“You’re going to lose a lot. Learning how to deal with it is one of life’s greatest skills,” declared Ron Upshaw in yesterday’s KIRO Radio broadcast.
The eight-year-old Jr. Hawks had lost their hockey game 41-0.
We were once seven-and-eight-year-olds. We were underdogs then. We all were.
Then, five years ago, it was Tee-ball for little tykes.
Then, the soft-rubber oversized baseball sat on an adjustable stand, adjustable to account for the height of the small little fellow in his cute little uniform addressing the ball, a ball that doesn’t move, curve, or undulate, much less nail you in the rib cage.
Then, after whack after repeated whack of the bat with the goal to somehow eventually connect with the ball – or at least the stand – putting the ball in play – or close enough, it happened: the ball fell in front of the plate.
Then it was off to the races – hopefully toward first base – oftentimes accompanied by the coach running alongside offering encouragement.
But that was then, and this is now.
Now has apparently come the time when interest wanes in facing the wicked slider of the hard-throwing, side-arm sweeping, high-heat fastball delivering Felix-Hernandez-look-alike.
The team may have dispersed to other pursuits in life.
And if that’s true, that will be ok.
Even though that’s hard.
Because that’s life.
Where, in life, start-up is hard: remember those days – you were so few in number anybody who raised their hand there in that first-grade classroom was on the team?
In life, keeping up is harder: it was hard wasn’t it, those sweltering summer days when the swimming hole so strongly beckoned but it was also baseball practice and you showed up there on that hot, dry, dirty sweaty infield?
And in life, now perhaps, and one day eventually, it will be hard, in fact hardest of all, to give up, not give up in the negative sense of quitting but because rather something very precious has been taken from you, or you are giving up only because you have other dreams to pursue, other aspirations that tug at your heart, other goals, higher goals, to help you become all you can be.
And that will not only be ok, it will be admirable.
These last five years you stepped up – literally – to the plate. You swung for the fences. There on the baseball diamond you became one – a diamond, rough then, polished now.
Then you had an opportunity to learn what will be needed whatever you pursue: give it your best and, when you lose – and even lose big – don’t let losing define you.
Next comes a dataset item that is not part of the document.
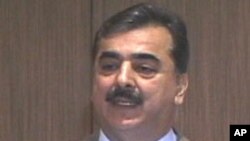 ”آئندہ تین سال عوام کے مسائل کے حل پر توجہ دیں گے“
Learn, grow, determine that this only life you’ve been given will, if you have anything to say about it – and you do – will be everything it was intended to be.
Encourage those around you whose turn it is at the plate, the bases loaded, the game on the line, who – it they strike out – it won’t be because the bat never left their shoulder.
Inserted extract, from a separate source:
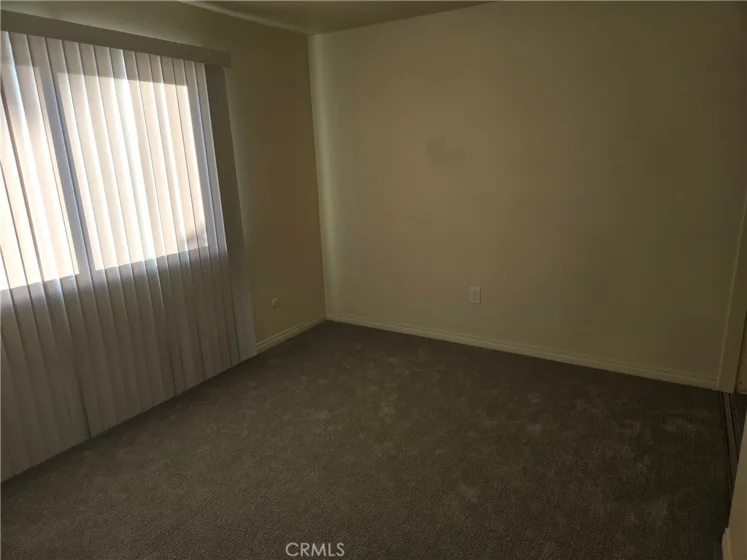 4809 Jackson Street #A photo 7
Getting on base – like advancing in your education, your career, your marriage – cannot be accomplished by just standing there.
Make the attempt. Take the initiative. Pursue with passion your dreams.
Then you, like us – parents and coaches and fans – will ‘play-it-forward’ and cherish the memories of a life well-lived.
This last link is to the first ever run scored in our so-many-highlights-history:
https://www.facebook.com/video.php?v=10202760063035770&set=vb.1625793517&type=2&permPage=1
Paul Nimmo says
Whether it be baseball, hockey, soccer, dance, 4-H, Scouts etc… when you decide to work with youth, you become part of the greater vocation of youth development, utilizing that individual entity as the tool.
A major part of that process is developing sound decision making skills in the youth. There is always that story of trying everything you can to reach through to a youth, only to be saddened when they make poor choices. We should also be elated when the youth use sound strategies for formulating a decision, even if the actual decision they come up with saddens us. As stated, they may be leaving one thing in order to pursue other endeavors.
In Baseball, each year we face more progressive competition. We can either choose to let the ball go past us hoping the Umpire will call it a ball, or we can swing. Swinging, we may still strike out, but we at least made the decision to try rather than leaving the decision to others.